What the exercise asks: Beginning with the line where "In this photograph, which one from" appears, repeat every remaining line of the entries exactly, the last line included.

Entries shown:
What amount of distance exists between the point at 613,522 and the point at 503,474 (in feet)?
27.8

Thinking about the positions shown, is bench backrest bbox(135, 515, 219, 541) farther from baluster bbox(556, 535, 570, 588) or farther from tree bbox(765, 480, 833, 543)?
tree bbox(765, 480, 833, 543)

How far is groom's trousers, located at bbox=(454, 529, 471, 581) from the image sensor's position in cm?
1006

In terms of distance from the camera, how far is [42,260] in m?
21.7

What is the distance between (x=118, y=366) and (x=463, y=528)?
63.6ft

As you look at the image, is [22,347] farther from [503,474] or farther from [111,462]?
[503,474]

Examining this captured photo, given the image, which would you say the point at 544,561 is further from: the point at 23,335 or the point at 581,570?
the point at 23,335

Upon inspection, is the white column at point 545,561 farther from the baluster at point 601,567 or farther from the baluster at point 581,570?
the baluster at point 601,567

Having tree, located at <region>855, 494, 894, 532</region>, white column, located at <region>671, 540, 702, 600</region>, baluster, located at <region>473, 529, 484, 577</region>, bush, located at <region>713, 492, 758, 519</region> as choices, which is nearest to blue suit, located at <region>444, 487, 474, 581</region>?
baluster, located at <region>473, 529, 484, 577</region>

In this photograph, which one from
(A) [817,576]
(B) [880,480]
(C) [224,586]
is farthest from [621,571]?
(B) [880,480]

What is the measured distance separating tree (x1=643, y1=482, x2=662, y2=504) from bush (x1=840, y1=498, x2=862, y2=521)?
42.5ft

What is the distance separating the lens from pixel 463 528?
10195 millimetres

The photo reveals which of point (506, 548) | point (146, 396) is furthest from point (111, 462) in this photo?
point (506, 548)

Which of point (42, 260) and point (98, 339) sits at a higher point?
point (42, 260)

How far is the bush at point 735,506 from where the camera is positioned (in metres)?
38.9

Task answer:
In this photograph, which one from
(A) [817,576]
(B) [880,480]
(C) [224,586]
is farthest from [621,571]?
(B) [880,480]

What is the measured distance separating tree (x1=643, y1=482, x2=662, y2=504) from bush (x1=840, y1=498, x2=862, y2=521)?
42.5ft

What is the distance separating the lens from pixel 463 528?
10195 millimetres

The photo reveals which of point (506, 548) | point (146, 396) is furthest from point (111, 462) in this photo?
point (506, 548)

Which of point (42, 260) and point (98, 339) sits at a higher point?
point (42, 260)

How far is the bush at point 735,506 from where the camera is positioned (in metres)?
38.9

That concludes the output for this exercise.